In our sample of second-grade students, the non-tutored students had a wide range of scores ranging from the 1st percentile to the 98th percentile (scaled score range: 615–1039; median: 883). The non-tutored students began the school year slightly above the norming sample, yet remained within one standard deviation (M = 872.67). The non-tutored students grew an average of 85.66 points from the first benchmark test to the last benchmark test (M = 958.33), and their growth was higher (within one standard deviation) than the normed sample. See Figure 1.
The tutored students were approximately equivalent to the non-tutored students, with scores ranging from the 1st to the 97th percentiles (scaled score range: 615–1024) and a median of 882. This group of students began the school year slightly below but within one standard deviation of the norming sample. The tutored students showed an average growth of 82.29 points from the first benchmark test (M = 853.61) to the last benchmark test (M = 935.9), ending slightly above, but still within, one standard deviation of the normed sample. Interestingly, the percentile ranks among the tutored students maintained the same range, with end-of-the-year scores falling between the 1st and 97th percentiles, while the non-tutored group expanded slightly to between the 1st to 99th percentiles. However, the slope of the growth lines indicates that the non-tutored students grew at a faster rate than tutored students, gaining 1.7 more points per benchmark test. Figure 1 below shows the growth trends of the two groups.
For grade 3, growth norms for the Star Reading assessment were computed using data from over 1.2 million students across the United States (Renaissance Learning, 2024b). For the norming sample, the beginning-of-the-year (fall) scaled scores for students resulted in an overall average reading scaled score of 929 (SD = 87), with a median score of 941. The end-of-the-year (spring) scaled score samples in the norming sample resulted in an overall average reading score of 970 (SD = 84), with a median score of 983. As such, the overall expected average growth from the beginning- to the end-of-the-year assessments in the norming sample was approximately 50 points (Renaissance Learning, 2024b, p. 102).
In our sample of third-grade students, non-tutored students had a wide range of scores ranging from the 1st percentile to the 99th percentile (scaled score range: 615–1090; median: 968). Non-tutored students began the school year higher, yet within one standard deviation of the norming sample (M = 943.57). The non-tutored students grew an average of 52.48 points from the first benchmark test to the last benchmark test (M = 996.05), and their growth was higher (within one standard deviation) than that of the normed sample. See Figure 2.

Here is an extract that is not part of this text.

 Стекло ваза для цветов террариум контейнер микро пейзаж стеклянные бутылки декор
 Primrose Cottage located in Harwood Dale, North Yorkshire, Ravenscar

The tutored students had less variation than the non-tutored students, from the 3rd to 95th percentiles (scaled score range: 804–1056; median: 949). Tutored students began the school year slightly below but within one standard deviation of the norming sample (M = 949.85). The group of tutored students grew an average of 54.51 points from the first benchmark test to the last benchmark test (M = 1004.36), ending above, but within one standard deviation of the normed sample. The slope of the growth lines shows that the non-tutored students grew at a faster rate than the tutored students, growing 1.02 points more per benchmark test. The range of percentile rank achieved between the tutored students narrowed in a positive direction, with the end-of-the-year scores falling between the 9th and 94th percentiles; interestingly, the non-tutored group range decreased to scores in the 1st to 97th percentile range. Figure 2 shows the two groups’ growth.
To answer our first research question, “What outcomes did high-impact tutoring have on elementary students’ reading achievement?,” the outcomes of high-impact tutoring on reading achievement were mixed. Second-grade students in the tutored group of our sample demonstrated growth at a rate greater than the national average used to create the scaled scores but not greater than the non-tutored group (Figure 1). Third-grade students in the tutored group demonstrated growth at a rate that exceeded the national average and the non-tutored group in our sample (Figure 2).

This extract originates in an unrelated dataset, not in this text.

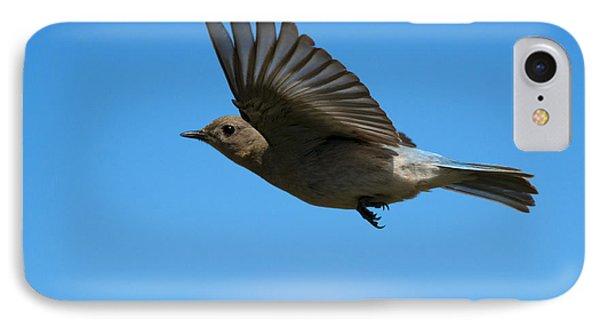 Bluebird Glide IPhone Case by Mike Dawson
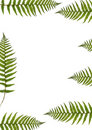Seven Ferns Royalty Free Stock Photography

3.2. Research Question 2: Mathematics Achievement

For fourth-grade students, over 730,000 students across the United States were assessed in computing growth norms (Renaissance Learning, 2024a). For the norming sample, the beginning-of-the-year (fall) scaled scores for students resulted in an overall average of 967 (SD = 66), with a median score of 974. The end-of-the-year (spring) scaled samples in the norming sample resulted in an overall average of 1017 (SD = 73), with a median score of 1026. The overall expected average growth from the beginning- to the end-of-the-year in the norming sample was approximately 50 points (p. 86). See Figure 3.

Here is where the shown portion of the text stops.